螢火詩想 青い螢は何処へいますか、少年と。

詩歩子

第1話 序章、夕桜アンニュイその後


 雲雀東風が吹く、夕桜での君との邂逅もあっという間に過ぎ去り、私の高校生活は本格的に始まった。


 近藤君は私と同じ高校へ入学し、堺君は宮崎市内の私立高校へ特待生で入学したらしい、と風の便りで聞いた。 


 みんな変わっていくんだな、と移ろう世を噛み締める。


 スマートフォンを買った、その日のうちに私は彼のプロフィールを登録した。


 初めてメールを送ったらその日のうちに返信が来たから何か、嬉しかった。


 莉紗も普通とは違う進路を選んだから大変なのかな、と思いながら莉紗にもコンタクトを取った。


 新しい教科書を買って、新しい勉強を習って、新しい部活も開始した。


 私は農業科に在籍しているから、気軽に参加できる農業クラブに入った。


 授業の延長みたいなものだけどそれなりに楽しい。


 休日には農協に行って手伝ったり、本格的に野菜を栽培したり、文化祭では手作りの苺ジャムや燻製のハムも販売するらしい。

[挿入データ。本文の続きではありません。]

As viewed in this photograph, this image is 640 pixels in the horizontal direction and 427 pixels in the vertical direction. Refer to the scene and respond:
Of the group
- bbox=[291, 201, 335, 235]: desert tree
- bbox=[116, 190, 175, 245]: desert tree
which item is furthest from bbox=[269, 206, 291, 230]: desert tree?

 最近、学校のPR動画を作成しているから放課後が待ち遠しい。


 


 返信したい気持ちを抑えて私はスマートフォンの電源を消した。


 高校に入学してからお兄ちゃんは都城市にアパートを借りて受験勉強に専念し、不登校の日々が嘘みたいに学校へ通学しているし、医学部は諦めて看護学部を狙うらしく、進路を変更して、割り切ったら肩の荷が下りたみたいで最近、ほとんどお兄ちゃんと会っていないし、話していない。


 


 吉都線の線路から赤々と燃えるような夕陽が見え、刻々と夜さりが迫ってくる。


 電車内には私以外誰もおらず、常に閑散としている。


 こんな夕刻に彼がいたら、読み漁った本の話を懇切にしてくれるだろうか。


 私は今日もラインを送り、短文を書いてすぐに送信したら五分も立たないうちにバイブ音が鳴った。


 私は電車の揺れる音を聞きながら、スマートフォンを開いた。


 彼は最近になって物語を病棟で書いているという。


 ――いつか、読ませて、本になったら面白いかもね、と私は梅鼠色の落日を浴びながら返信した。




 小さい頃、蒼く光る源氏螢がいるんだ、と本気で信じていた。


 その源氏螢は望月へと飛んで逝ってしまうんだ、と幼心ながらに詩情に満ちた悲話に耽っていた。


 亡き想い人の常世の国へ出立するから蒼く光るんだ、と星月夜の帳の物語を編み出していた。